• _DIRECTIONS FOR THIS TASK_: As written and without pictures, set down the lines from the one that contains "Spain Flag vector art illustration" through the end of the data.

*** DATA SUPPLIED Section Begins ***

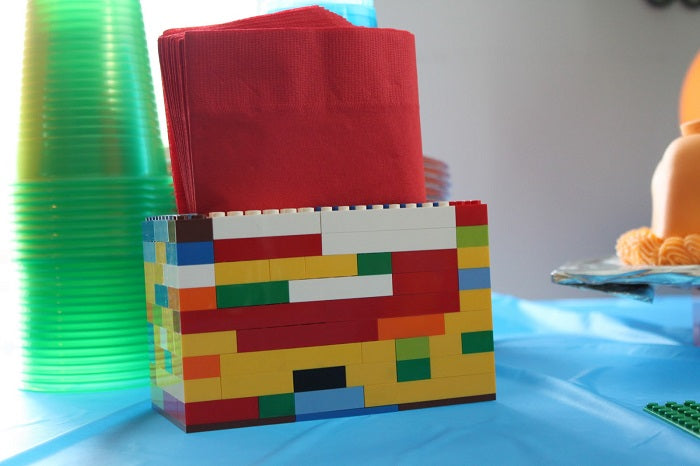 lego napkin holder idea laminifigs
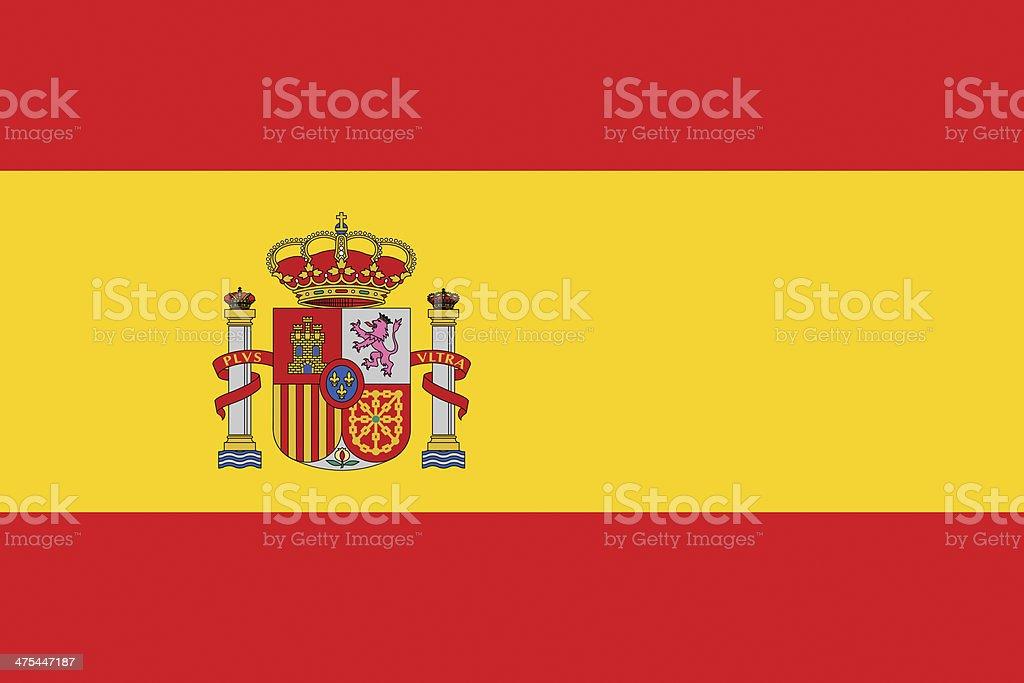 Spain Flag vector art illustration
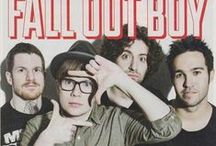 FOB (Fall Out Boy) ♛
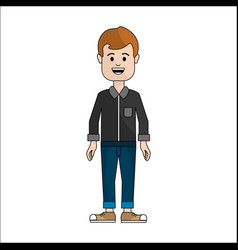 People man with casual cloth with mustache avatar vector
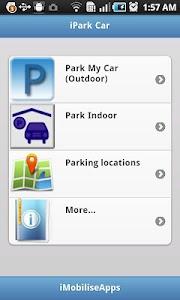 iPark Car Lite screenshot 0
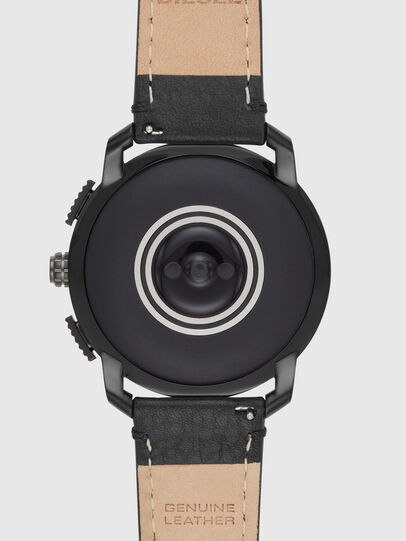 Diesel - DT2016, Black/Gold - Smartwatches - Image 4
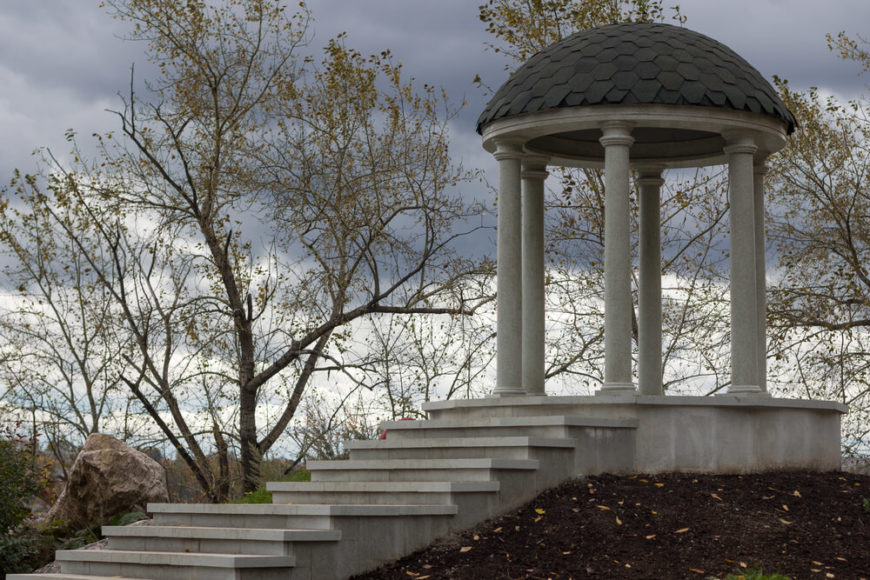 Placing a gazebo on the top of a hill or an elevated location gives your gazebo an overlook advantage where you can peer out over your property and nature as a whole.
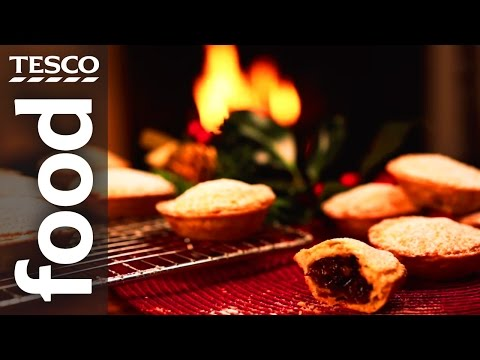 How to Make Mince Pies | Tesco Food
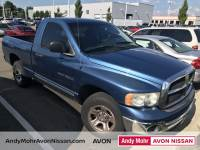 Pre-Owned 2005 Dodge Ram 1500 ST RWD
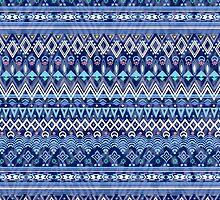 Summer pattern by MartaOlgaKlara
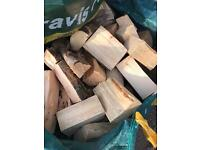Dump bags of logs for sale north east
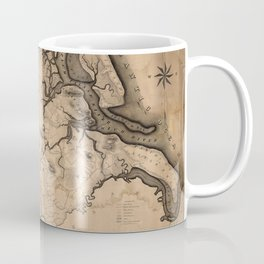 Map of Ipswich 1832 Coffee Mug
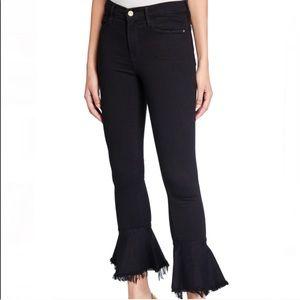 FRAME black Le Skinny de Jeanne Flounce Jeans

*** DATA SUPPLIED Section Ends ***

• _SOLUTION FOR THIS TASK_:
 Spain Flag vector art illustration
 FOB (Fall Out Boy) ♛
 People man with casual cloth with mustache avatar vector
 iPark Car Lite screenshot 0
 Diesel - DT2016, Black/Gold - Smartwatches - Image 4
 Placing a gazebo on the top of a hill or an elevated location gives your gazebo an overlook advantage where you can peer out over your property and nature as a whole.
 How to Make Mince Pies | Tesco Food
 Pre-Owned 2005 Dodge Ram 1500 ST RWD
 Summer pattern by MartaOlgaKlara
Dump bags of logs for sale north east
 Map of Ipswich 1832 Coffee Mug
 FRAME black Le Skinny de Jeanne Flounce Jeans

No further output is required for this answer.